Dors, dors, repose-toi bien, reprends des forces ! Bientôt minuit, bientôt samedi : le jour où nous devions nous revoir est passé. Il n’a pas existé.

Je vais poursuivre ma vie de célibataire, sortir comme j’avais déjà prévu de le faire avant de te rencontrer. Mon billet pour un concert de rock est réservé pour ce soir depuis plus d’une semaine, je vais voir trois groupes dont, en tête d’affiche, le légendaire Fishbone avec son étonnant chanteur saxophoniste.

Va savoir comment se serait passé ce vendredi, si notre rencontre avait eu lieu ? T’aurais-je proposé de m’accompagner à ce concert, le samedi ? Aurais-tu accepté ? Pourquoi es-tu tombé malade ?

Je reste libre de mes mouvements jusqu’à nouvel ordre, la vie continue, pour moi, comme avant.
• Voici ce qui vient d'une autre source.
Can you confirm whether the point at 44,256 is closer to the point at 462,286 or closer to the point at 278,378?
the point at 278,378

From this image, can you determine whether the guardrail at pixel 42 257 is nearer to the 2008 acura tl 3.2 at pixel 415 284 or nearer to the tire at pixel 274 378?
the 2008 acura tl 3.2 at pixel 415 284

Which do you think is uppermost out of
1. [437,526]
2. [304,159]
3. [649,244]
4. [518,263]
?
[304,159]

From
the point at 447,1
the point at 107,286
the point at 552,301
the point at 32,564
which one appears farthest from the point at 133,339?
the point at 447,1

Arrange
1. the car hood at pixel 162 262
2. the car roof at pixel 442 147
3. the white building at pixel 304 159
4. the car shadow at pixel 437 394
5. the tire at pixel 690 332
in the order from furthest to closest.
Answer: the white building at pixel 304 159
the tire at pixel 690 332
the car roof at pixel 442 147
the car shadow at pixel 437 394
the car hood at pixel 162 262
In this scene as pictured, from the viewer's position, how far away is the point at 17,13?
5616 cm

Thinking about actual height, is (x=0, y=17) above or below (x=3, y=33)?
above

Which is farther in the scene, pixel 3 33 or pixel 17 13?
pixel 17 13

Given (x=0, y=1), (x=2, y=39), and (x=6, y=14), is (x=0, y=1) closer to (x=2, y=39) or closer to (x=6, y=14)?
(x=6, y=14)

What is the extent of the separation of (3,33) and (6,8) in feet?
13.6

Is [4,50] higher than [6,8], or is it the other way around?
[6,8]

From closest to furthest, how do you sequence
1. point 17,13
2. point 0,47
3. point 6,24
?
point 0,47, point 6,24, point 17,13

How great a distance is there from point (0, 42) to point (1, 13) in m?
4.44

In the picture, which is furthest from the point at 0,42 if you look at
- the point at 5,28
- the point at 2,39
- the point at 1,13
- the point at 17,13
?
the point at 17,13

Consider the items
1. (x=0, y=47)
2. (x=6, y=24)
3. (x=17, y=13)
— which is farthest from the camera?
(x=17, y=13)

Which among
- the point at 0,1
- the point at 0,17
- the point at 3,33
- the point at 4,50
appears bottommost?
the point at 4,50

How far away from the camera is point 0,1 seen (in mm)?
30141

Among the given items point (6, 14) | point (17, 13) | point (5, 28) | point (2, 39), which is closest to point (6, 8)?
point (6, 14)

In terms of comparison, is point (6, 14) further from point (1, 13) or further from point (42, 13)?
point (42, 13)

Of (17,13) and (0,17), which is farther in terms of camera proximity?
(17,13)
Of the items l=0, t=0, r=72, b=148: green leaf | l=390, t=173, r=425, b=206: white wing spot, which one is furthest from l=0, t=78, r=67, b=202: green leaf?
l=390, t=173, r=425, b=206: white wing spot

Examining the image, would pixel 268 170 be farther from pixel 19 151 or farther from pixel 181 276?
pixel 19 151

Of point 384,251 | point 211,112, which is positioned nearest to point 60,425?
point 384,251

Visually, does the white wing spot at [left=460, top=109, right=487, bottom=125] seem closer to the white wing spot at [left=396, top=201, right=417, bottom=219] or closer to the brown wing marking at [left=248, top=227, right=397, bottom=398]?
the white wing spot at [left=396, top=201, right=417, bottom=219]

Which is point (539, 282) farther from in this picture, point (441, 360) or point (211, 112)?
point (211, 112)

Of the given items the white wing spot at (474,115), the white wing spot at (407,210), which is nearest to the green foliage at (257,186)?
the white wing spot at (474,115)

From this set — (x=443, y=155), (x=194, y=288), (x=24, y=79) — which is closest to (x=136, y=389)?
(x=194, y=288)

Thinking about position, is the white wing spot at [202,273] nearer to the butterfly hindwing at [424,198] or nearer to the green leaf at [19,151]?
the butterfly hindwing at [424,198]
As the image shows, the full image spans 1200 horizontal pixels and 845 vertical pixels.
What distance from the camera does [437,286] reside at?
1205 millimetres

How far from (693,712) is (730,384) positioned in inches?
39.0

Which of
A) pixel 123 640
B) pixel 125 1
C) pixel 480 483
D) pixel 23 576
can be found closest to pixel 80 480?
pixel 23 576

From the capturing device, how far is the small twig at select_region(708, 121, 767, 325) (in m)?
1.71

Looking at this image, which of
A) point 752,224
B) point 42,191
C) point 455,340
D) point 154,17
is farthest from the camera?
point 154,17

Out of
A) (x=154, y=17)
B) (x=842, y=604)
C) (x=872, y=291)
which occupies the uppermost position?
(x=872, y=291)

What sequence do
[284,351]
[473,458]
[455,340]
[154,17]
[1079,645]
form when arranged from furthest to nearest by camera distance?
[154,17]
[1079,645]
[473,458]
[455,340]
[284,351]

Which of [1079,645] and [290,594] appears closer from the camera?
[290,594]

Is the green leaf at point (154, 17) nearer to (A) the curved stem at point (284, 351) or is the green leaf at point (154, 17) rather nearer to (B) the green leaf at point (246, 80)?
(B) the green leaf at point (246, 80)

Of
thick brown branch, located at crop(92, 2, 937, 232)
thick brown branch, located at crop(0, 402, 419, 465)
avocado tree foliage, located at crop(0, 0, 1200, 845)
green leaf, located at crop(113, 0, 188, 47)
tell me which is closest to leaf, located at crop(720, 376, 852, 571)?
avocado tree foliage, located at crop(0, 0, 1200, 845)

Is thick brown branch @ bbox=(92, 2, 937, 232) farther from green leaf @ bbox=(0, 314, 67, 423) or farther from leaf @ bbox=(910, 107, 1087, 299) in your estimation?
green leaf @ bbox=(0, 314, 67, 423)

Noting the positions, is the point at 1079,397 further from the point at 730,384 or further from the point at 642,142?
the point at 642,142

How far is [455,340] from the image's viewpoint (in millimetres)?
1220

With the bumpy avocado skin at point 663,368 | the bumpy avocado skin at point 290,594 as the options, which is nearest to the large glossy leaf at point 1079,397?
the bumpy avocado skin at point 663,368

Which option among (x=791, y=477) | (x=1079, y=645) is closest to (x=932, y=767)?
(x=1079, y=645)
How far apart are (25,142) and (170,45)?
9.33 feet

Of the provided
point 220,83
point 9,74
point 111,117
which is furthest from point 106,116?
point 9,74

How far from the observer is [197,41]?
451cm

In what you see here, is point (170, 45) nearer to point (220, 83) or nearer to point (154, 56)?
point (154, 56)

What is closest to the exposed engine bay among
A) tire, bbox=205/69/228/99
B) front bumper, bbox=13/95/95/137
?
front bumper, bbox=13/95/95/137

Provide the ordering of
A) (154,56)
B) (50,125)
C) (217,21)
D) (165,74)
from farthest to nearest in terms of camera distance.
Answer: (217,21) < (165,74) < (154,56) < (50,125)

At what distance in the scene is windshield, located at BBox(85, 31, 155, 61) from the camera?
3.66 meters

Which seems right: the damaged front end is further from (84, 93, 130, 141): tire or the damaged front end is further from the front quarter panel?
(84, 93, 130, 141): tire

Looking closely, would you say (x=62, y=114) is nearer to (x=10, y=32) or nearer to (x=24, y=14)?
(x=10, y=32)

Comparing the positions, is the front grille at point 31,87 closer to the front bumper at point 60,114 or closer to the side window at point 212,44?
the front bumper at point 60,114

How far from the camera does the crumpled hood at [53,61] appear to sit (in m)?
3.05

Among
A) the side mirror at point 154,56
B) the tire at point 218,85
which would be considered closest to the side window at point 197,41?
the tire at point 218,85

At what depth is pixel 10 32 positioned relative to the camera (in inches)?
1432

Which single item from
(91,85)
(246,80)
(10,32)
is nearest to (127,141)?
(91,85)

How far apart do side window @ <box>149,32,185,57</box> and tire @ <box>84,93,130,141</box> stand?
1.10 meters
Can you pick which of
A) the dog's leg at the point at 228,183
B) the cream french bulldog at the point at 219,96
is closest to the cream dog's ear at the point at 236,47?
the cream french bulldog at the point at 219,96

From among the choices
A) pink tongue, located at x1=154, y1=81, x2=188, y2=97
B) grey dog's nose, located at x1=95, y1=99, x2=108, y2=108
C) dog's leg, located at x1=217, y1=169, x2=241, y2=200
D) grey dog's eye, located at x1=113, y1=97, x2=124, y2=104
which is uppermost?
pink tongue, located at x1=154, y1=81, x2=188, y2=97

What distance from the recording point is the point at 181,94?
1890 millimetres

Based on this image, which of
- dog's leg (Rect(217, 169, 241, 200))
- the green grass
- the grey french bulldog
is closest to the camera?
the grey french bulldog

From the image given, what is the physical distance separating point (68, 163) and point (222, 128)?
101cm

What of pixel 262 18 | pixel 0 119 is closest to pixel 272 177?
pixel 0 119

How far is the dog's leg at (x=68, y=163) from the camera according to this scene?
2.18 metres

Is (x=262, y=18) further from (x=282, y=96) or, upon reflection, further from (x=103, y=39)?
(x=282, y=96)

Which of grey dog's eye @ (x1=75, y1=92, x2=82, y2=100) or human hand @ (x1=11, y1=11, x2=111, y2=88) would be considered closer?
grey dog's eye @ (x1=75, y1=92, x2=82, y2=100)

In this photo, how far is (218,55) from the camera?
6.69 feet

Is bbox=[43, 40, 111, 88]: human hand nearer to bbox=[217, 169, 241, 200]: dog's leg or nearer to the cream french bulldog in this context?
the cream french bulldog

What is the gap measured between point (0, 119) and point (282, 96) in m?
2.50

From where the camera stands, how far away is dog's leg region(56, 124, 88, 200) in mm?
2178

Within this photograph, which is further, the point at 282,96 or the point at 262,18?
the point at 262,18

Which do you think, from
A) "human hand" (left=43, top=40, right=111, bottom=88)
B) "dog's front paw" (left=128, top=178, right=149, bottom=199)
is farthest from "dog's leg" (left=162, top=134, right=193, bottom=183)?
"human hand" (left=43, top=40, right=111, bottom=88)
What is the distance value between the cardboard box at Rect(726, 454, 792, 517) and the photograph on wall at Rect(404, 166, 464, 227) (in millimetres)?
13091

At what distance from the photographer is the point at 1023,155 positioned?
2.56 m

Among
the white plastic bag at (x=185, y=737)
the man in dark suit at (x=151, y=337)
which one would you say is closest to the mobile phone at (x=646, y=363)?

Il ne s’est rien passé, tout ça n’est que du vent. On va tout oublier ? Non, ce n’est qu'un petit contretemps, n’est-ce pas ? Tords le cou vite fait à ta sale grippe carabinée !

Tendres pensées,

Pénélope

PS : Carabiné(e), de carabiner, se battre, souffler en tempête, et de carabine (arme du carabin). Un samedi fulgurant, ta grippe carabinée… Je pense à toi, au fond de ton lit, dans ton appartement que je ne connais pas encore. Tu dois dormir profondément.